Closed deatherving closed 7 years ago
Hi
It does not make sense to train a ProductQuantizer
object on more than about 256*1000 training vectors. It is based on a kmeans quantizer with a small number of centroids (256) so the effect of adding more training vectors is only to slow down training without any impact on the quantization error. Therefore, if you have a "massive dataset", just sample 256000 vectors out of it and train with that.
Thank you very much.
hi, modouze
Acoording to your answer , does it mean that *number of optimal training vectors = ncentroids 1000** for a kmeans quantizer how do you arrive at this conclusion? Is there any mathmatical proof?
Hi
kmeans is an inherently approximate algorithm to a NP-hard combinatorial optimization problem.

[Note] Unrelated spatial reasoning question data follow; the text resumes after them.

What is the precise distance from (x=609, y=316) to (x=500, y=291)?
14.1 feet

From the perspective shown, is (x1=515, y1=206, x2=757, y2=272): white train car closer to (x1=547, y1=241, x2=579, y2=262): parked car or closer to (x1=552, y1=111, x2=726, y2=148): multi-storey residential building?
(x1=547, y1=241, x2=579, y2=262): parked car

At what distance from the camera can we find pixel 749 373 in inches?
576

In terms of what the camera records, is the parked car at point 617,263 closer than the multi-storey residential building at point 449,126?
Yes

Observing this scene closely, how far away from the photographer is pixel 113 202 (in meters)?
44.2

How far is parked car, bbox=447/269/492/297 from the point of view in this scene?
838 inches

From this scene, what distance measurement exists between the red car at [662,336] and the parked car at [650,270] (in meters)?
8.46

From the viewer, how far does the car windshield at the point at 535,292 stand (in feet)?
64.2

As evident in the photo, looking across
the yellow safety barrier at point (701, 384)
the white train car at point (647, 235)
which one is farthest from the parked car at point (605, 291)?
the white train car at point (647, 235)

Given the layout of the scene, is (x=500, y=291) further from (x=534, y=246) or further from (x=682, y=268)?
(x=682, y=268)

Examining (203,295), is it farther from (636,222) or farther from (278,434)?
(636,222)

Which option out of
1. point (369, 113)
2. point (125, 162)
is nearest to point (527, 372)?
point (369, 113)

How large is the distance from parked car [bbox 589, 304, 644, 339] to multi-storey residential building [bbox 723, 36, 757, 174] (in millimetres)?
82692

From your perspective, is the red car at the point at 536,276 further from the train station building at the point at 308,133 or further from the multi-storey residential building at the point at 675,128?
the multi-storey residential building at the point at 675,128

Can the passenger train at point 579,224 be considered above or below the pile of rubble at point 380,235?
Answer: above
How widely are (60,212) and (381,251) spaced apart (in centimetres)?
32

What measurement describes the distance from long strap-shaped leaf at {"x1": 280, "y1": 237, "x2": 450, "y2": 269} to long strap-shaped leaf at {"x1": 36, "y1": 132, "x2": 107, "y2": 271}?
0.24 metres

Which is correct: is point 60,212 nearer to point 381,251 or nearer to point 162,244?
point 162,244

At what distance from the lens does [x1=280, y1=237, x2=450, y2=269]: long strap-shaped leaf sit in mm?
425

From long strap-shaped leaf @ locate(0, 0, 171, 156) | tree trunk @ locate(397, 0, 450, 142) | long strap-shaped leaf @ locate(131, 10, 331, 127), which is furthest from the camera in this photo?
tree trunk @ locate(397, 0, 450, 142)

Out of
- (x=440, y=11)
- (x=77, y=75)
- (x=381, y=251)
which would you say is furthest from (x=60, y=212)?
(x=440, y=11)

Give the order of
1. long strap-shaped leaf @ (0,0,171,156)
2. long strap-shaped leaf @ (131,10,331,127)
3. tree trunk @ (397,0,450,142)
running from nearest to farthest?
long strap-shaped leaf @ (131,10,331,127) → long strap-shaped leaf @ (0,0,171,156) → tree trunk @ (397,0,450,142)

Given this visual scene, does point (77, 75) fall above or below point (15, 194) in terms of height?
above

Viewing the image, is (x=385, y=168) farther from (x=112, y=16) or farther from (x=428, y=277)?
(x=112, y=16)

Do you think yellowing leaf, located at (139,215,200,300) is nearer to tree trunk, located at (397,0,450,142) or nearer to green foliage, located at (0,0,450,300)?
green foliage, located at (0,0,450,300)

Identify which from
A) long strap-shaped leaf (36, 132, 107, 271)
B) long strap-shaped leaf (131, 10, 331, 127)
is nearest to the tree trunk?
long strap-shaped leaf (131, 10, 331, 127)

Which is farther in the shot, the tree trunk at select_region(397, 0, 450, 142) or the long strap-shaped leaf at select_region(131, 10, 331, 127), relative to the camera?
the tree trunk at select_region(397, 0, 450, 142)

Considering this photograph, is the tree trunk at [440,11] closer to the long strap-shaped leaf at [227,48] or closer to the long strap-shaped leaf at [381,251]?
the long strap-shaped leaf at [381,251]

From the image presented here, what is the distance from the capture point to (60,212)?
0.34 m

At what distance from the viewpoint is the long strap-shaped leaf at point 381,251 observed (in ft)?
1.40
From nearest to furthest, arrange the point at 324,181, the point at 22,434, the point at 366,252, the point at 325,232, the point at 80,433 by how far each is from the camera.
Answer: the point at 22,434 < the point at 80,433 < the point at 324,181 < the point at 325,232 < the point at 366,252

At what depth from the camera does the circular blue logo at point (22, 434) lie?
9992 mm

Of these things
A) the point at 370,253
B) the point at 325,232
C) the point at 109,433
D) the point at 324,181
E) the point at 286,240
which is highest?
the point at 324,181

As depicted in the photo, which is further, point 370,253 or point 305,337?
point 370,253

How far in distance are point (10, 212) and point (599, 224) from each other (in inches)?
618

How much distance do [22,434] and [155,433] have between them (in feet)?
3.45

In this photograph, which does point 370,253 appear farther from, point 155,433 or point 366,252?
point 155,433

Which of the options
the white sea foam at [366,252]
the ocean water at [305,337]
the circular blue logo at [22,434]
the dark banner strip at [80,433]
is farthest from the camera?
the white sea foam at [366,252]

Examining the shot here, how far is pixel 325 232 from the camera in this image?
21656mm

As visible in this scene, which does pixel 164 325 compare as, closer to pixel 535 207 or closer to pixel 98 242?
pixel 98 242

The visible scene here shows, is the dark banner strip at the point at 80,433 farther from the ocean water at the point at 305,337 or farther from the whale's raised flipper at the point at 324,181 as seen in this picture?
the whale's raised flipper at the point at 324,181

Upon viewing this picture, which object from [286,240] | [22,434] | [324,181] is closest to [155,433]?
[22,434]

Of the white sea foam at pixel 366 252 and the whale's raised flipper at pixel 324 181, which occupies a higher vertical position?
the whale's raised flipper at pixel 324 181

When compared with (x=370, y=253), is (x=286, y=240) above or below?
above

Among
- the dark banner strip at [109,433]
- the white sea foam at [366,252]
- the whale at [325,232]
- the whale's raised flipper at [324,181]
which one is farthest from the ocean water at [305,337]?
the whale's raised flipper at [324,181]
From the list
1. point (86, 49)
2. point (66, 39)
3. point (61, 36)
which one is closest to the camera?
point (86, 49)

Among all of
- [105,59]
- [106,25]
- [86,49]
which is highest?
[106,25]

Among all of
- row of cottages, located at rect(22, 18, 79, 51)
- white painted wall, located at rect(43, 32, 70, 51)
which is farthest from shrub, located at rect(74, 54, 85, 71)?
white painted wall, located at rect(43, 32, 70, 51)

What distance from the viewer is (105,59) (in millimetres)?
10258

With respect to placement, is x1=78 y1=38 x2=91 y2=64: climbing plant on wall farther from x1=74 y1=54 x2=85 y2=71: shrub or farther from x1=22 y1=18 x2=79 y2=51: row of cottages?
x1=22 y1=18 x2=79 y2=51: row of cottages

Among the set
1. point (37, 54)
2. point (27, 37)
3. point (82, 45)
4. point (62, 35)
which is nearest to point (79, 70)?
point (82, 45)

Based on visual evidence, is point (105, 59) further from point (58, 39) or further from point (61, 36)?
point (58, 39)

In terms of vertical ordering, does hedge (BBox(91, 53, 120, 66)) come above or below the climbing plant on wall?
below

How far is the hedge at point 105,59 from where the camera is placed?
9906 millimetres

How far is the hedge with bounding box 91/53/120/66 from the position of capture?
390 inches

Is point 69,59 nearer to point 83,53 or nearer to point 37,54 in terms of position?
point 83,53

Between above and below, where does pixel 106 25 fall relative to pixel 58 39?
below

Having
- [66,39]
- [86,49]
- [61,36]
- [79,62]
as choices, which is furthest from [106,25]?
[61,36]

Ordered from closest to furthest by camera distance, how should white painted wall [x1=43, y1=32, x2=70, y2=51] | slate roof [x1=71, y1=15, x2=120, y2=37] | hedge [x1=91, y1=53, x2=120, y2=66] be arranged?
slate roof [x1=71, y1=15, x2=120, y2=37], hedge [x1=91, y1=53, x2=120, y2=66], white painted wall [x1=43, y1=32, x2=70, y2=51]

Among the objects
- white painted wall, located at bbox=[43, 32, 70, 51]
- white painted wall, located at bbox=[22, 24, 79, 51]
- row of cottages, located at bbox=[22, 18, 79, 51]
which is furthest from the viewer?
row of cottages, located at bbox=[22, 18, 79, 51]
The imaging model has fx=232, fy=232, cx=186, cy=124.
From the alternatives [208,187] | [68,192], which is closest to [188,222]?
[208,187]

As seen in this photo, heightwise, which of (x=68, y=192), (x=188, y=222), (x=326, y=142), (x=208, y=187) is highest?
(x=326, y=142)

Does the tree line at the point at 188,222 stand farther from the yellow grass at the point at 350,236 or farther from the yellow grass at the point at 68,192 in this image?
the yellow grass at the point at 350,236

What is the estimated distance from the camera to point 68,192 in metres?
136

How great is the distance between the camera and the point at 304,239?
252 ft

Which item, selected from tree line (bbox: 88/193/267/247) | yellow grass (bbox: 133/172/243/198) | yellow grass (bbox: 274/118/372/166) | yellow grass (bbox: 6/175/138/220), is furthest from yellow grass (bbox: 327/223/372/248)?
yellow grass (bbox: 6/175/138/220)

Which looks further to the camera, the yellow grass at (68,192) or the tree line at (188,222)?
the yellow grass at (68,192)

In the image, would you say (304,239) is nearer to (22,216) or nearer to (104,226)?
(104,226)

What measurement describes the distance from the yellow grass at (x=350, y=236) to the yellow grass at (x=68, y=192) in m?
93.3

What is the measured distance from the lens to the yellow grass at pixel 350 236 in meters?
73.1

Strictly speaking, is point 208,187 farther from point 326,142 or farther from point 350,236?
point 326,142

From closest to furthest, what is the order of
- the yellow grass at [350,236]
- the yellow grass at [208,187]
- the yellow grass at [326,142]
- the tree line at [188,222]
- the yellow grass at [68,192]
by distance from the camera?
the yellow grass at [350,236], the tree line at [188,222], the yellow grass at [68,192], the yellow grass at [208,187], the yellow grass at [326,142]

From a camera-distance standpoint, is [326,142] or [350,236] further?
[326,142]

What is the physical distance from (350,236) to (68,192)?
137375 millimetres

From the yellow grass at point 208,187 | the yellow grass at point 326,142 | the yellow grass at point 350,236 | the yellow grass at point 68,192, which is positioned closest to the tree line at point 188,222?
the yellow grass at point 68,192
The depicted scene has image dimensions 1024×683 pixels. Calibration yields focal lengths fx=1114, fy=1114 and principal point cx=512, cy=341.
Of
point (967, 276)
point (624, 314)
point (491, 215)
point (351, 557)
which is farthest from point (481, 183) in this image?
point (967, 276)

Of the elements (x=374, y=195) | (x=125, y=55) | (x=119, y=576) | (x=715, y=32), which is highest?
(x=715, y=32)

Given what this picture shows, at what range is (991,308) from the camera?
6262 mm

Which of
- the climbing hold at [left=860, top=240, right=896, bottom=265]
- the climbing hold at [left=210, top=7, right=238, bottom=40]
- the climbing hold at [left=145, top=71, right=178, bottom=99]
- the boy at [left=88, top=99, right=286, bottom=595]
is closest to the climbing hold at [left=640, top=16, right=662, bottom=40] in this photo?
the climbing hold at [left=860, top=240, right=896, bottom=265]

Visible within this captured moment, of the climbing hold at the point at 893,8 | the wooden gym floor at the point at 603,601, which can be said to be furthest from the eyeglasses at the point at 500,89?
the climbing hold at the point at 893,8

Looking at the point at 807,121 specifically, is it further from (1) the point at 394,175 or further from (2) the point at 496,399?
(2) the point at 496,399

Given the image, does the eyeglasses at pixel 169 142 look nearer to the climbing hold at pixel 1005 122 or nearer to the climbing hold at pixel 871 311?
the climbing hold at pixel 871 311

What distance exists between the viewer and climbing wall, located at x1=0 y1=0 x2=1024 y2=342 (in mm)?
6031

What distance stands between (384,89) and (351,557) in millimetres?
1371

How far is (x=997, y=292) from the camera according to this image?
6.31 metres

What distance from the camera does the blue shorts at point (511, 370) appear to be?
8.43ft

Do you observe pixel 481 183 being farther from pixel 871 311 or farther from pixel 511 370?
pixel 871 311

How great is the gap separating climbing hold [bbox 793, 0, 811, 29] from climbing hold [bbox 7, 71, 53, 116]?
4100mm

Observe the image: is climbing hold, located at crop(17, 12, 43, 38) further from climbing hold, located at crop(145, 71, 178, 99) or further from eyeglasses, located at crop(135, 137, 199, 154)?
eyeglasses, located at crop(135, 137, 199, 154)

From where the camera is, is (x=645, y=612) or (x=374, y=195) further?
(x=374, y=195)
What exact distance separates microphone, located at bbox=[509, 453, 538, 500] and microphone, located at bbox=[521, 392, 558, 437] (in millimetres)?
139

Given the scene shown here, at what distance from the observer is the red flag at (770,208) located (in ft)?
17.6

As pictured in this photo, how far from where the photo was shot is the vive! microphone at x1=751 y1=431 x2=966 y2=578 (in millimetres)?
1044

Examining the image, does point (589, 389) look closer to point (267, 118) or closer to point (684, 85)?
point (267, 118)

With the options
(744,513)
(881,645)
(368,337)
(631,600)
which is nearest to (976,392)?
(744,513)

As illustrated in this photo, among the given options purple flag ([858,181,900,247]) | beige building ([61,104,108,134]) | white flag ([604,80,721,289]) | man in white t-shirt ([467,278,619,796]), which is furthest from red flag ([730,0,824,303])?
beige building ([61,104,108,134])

To see the effect of adding more training data, you can plot the quantization error for a held-out set an train with different training set sizes. The quantization error will be a bit jittery and will saturate soon (probably at a very safe margin below k*1000 vectors).
Thanks for replying me!
This does not have any centroids specification. How to decide training sample? https://rawgit.com/facebookresearch/faiss/master/docs/html/structfaiss_1_1IndexPQ.html#a4fa05430935a02b62b7c15c9840c42fe
In this case the number of centroids is pq.ksq
.
Thanks for quick response. I am sorry but the API doc does not mention that parameter. How do I access it from python? A sample code will be much appreciated.
index.pq.ksq
Okay. I will try.
I have a very very larget dataset and I'm using PQ for similarity search. However, it is impossible read the whole dataset into the memory for training, instead I have to read one slice of the data and train it, then the second slice. In the source code I found Train_hot_start and Train_shared training type but I don't which one is suitable for my situation which is training data slice once a time. Could you please briefly show me how these two training type used in the massive dataset?